Berdasarkan beleid itu, BI bisa membeli surat utang pemerintah atau government bond di pasar primer.
“Kami menolak Perppu Nomor 1 Tahun 2020. Refocusing anggaran dan lainnya harus melalui APBNP 2020,” tegas Syarief.

Seperti diketahui, usulan cetak uang baru juga muncul dari Badan Anggaran (Banggar) DPR. Banggar mengusulkan kepada pemerintah dan Bank Indonesia (BI) mencetak uang hingga Rp 600 triliun. Tujuannya, menyelamatkan ekonomi Indonesia dari dampak pandemi ini.

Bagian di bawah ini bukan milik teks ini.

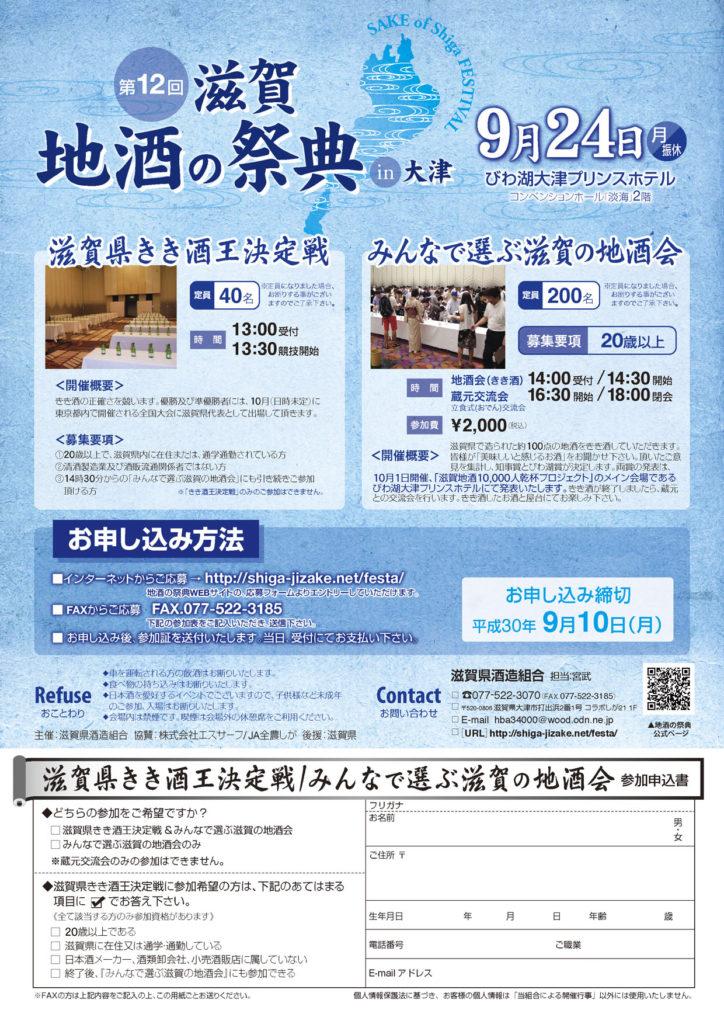 滋賀地酒の祭典in大津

Menteri Keuangan, Sri Mulyani menilai, kebijakan ini tak mudah dilakukan di Indonesia. Jika tidak dihitung secara cermat, akan ada ancaman inflasi. Perlu dipikirkan pula supply and demand di pasar.

“Artinya kan ini orang menganggap persoalannya karena uang saja, sehingga ekonomi berhenti. Orang yang tadinya kerja, bisa belanja, perusahaan yang produksi barang bisa dapat revenue. Tapi sekarang ini orang di rumah, dia nggak belanja, terbatas, sehingga ekonomi berhenti,” ujarnya beberapa waktu lalu.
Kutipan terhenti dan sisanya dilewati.